Während einzelne Unternehmen der Landwirtschaft auf Zellbasis erfolgreich private Mittel anziehen konnten, zielt die Finanzierung durch den Wachstumsfonds ausdrücklich darauf ab, den öffentlichen Teil des Ökosystems zu unterstützen. Es wird erwartet, dass dieser Impuls in den nächsten Jahren mehr Unternehmen, mehr Finanzmittel und mehr Zusammenarbeit im Bereich der zellulären Landwirtschaft in und mit den Niederlanden anziehen wird. Diese Ankündigung ändert nichts an dem Verfahren, das die einzelnen Unternehmen durchlaufen müssen, um eine behördliche Genehmigung für den Verkauf ihrer Produkte zu erhalten, nämlich das europäische Verfahren für neuartige Lebensmittel.
Nationaler Wachstumsfonds
Mit dem Nationalen Wachstumsfonds wird die niederländische Regierung in den nächsten fünf Jahren 20 Milliarden Euro für Projektinvestitionen in drei Bereichen bereitstellen, die das größte Potenzial für ein strukturelles und dauerhaftes Wirtschaftswachstum haben.

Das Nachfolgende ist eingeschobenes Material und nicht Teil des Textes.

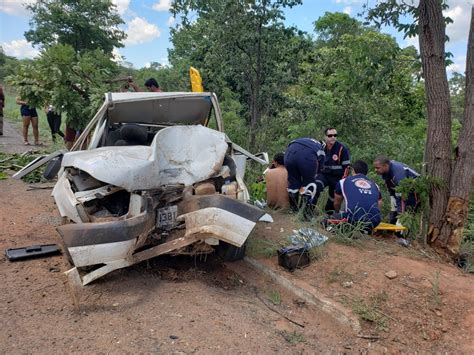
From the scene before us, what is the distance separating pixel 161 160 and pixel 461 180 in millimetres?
3521

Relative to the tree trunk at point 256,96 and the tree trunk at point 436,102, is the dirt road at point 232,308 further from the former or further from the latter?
the tree trunk at point 256,96

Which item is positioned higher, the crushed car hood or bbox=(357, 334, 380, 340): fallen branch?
the crushed car hood

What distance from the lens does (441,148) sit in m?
5.14

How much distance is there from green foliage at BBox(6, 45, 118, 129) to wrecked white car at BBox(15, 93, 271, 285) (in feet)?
11.7

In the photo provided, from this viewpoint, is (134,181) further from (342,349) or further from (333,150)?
(333,150)

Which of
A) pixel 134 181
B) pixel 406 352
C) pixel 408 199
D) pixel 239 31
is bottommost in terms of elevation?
pixel 406 352

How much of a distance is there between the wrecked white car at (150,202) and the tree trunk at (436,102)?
2545mm

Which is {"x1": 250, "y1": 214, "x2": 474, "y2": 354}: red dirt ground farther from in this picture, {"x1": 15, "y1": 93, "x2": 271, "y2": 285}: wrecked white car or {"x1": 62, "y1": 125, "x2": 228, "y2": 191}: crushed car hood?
{"x1": 62, "y1": 125, "x2": 228, "y2": 191}: crushed car hood

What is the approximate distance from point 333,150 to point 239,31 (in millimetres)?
4318

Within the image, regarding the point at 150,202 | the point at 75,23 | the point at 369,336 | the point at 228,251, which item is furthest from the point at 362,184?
the point at 75,23

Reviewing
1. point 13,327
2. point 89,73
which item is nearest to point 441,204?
point 13,327

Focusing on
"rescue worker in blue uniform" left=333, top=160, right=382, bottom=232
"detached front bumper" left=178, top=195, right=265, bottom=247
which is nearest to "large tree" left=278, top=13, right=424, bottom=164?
"rescue worker in blue uniform" left=333, top=160, right=382, bottom=232

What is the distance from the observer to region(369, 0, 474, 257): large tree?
5.00m

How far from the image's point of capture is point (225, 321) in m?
3.16
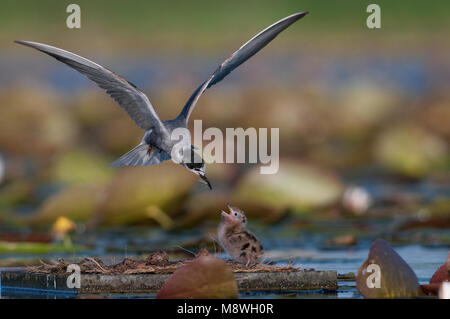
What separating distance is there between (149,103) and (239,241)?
1.18 meters

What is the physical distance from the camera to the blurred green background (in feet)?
37.7

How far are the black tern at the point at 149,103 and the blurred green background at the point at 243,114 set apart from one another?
2469 millimetres

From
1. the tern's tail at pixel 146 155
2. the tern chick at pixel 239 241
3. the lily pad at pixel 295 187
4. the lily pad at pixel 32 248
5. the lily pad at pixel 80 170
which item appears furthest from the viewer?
the lily pad at pixel 80 170

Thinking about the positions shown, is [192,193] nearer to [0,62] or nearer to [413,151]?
[413,151]

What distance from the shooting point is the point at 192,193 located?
12.5 metres

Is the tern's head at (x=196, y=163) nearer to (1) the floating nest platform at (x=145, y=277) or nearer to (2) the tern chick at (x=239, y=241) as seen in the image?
(2) the tern chick at (x=239, y=241)

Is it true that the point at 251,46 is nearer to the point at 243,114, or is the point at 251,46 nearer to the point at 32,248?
the point at 32,248

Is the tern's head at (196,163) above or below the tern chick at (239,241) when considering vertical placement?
above

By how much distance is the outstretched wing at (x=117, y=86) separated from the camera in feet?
23.5

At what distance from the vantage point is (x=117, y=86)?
292 inches

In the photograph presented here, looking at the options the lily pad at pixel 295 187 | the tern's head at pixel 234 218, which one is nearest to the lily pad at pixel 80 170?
the lily pad at pixel 295 187

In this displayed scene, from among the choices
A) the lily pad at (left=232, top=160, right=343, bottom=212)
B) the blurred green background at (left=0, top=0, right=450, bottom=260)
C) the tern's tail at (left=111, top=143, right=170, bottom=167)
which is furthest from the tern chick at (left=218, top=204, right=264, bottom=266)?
the lily pad at (left=232, top=160, right=343, bottom=212)

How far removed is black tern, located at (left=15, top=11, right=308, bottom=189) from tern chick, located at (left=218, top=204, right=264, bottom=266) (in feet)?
1.07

Hierzu zählt auch die Landwirtschaft auf Zellbasis.
Cellular Agriculture Netherlands ist ein Konsortium aus niederländischen Universitäten, Start-ups, Nichtregierungsorganisationen und Partnern der Wertschöpfungskette. Unterstützt werden sie von über 40 Organisationen wie regionalen Entwicklungsbehörden, Bildungseinrichtungen, Supermärkten und Lebensmittelherstellern (von einzelnen Landwirten bis hin zu globalen multinationalen Unternehmen), die sich alle für die Schaffung eines lebensfähigen, nachhaltigen Sektors der zellulären Landwirtschaft innerhalb und außerhalb der Niederlande einsetzen.
Martin Ulrich Jendrischik, Jahrgang 1977, beschäftigt sich seit mehr als 15 Jahren als Journalist und Kommunikationsberater mit sauberen Technologien. 2009 gründete er Cleanthinking.de – Sauber in die Zukunft. Im Zentrum steht die Frage, wie Cleantech dazu beitragen kann, das Klimaproblem zu lösen. Die oft als sozial-ökologische Wandelprozesse beschriebenen Veränderungen begleitet der Autor und Diplom-Kaufmann Jendrischik intensiv. Als „Clean Planet Advocat“ bringt sich der gebürtige Heidelberger nicht nur in sozialen Netzwerken wie Twitter / X oder Linkedin und Facebook über die Cleanthinking-Kanäle ein.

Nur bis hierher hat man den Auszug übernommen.